> _REQUIREMENT_
Please return, word for word, the part of the article on Muslim personal law in India that opens with the words containing "The Big Story: Orphaned" and closes with "seen, never heard.".

> _PASSAGE PROVIDED_
[BEGIN]
The Big Story: Orphaned communities

Equal rights for men and women. That's what the Indian state declared last week when the Bombay High court confirmed that Muslim women have the right to enter the sanctum sanctorum of the Haji Ali Dargah in Mumbai. Even then, this is a tiny victory. The Bombay High Court stayed its own order for six weeks, allowing the dargah time to appeal. Besides, the ruling does not open entry for women into many other dargahs and mosques across the country that still restrict female devotees. Seeing women pray in the Friday congregational namaaz – a core part of community-building aspect of Islam – is a rare sight in India. Islam’s message of community it seems is only reserved for its men. Women are invisible members of society, little seen, never heard.

Despite the struggles of Muslim women, the Indian state has adopted a hands-off approach. India was founded on the loftiest principles of equality. Yet, the large chunk of the law that is applied to Muslims – the Muslim Personal Law (Shariat) Application Act of 1937 – has not even been codified.

This isn’t an argument for reform or a uniform civil code ­– all of which liable to stir up hornet’s nests. It’s a simple writing down of Muslim law. What is now known as “Muslim law” in India is a massive hodgepodge of judgements, right from the time of the British Raj, created by interpreting ancient law books. Now, when Muslims fight a case in courts, without a codified set of laws, judges either go back to these precedents or look at one of the thousands of Muslim jurists in history who have had an opinion that could be applied to the present case. Given how subjective this process is, the Indian law system in the case of Muslim Personal Law is only a little more scientific than deciding things via a vigorous game of “Eenie meenie miney mo”.
[END]
> _DATASET CONTENT_
[BEGIN]
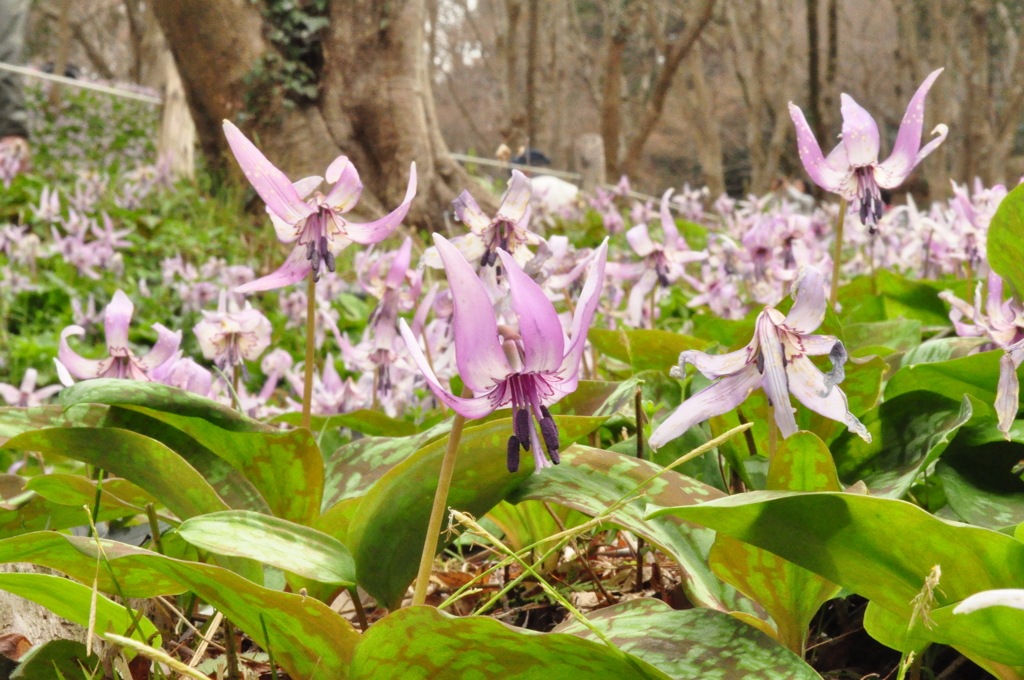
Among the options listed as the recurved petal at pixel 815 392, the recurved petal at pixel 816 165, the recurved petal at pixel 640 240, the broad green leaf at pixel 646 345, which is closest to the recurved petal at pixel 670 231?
[END]
> _EXPECTED OUTPUT_
The Big Story: Orphaned communities

Equal rights for men and women. That's what the Indian state declared last week when the Bombay High court confirmed that Muslim women have the right to enter the sanctum sanctorum of the Haji Ali Dargah in Mumbai. Even then, this is a tiny victory. The Bombay High Court stayed its own order for six weeks, allowing the dargah time to appeal. Besides, the ruling does not open entry for women into many other dargahs and mosques across the country that still restrict female devotees. Seeing women pray in the Friday congregational namaaz – a core part of community-building aspect of Islam – is a rare sight in India. Islam’s message of community it seems is only reserved for its men. Women are invisible members of society, little seen, never heard.